* **Given text**
The natural and engineering sciences offer tremendous prospect for contribution to a more sustainable future, and it becomes a responsibility because these areas produce, not only solutions but also, problems. It is much needed that science and technology are accompanied by societal priorities because this gives sustainability science its context and rationale.



Today, our understanding of the Earth is rapidly increasing in the three dimensions of space, time and structure. The tools of complex system science are disclosing new and interesting dynamics, which have a role to play in sustainable development, orientation, design and implementation processes. For example, it can guide more sustainable uses of renewable resources, which could lead to an important link between resource efficiency and economic growth.

The Limits to Growth

In 1972, Donella Meadows and a few other authors presented a book that was titled, ‘The Limits to Growth’. This book described the consequences of a rapidly growing world population and finite resource supplies. It also talked of a system model that linked global economy with the environment. Of the many conclusions made, the most prominent was that limited natural resources must limit human population and economic activity. The global model, presented in the book, was constructed to estimate the future impact of continuous growth under a number of different assumptions.

* **Source data**
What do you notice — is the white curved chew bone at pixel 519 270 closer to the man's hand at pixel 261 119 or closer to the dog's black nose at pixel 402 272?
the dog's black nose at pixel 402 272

* **Exercise 1**
According to the passage on sustainability science, what was the most prominent conclusion of "The Limits to Growth"?
* **Exercise 2**
Condense the paragraph of the passage on sustainability science that begins "In 1972, Donella Meadows" into a bulleted list that keeps its main facts.

* **Written response 1**
Limited natural resources must limit human population and economic activity.

* **Written response 2**
- In 1972, Donella Meadows and a few other authors presented the book "The Limits to Growth."
- It described the consequences of a rapidly growing world population and finite resource supplies.
- It presented a system model linking the global economy with the environment.
- Its most prominent conclusion was that limited natural resources must limit human population and economic activity.
- Its global model was built to estimate the future impact of continuous growth under several different assumptions.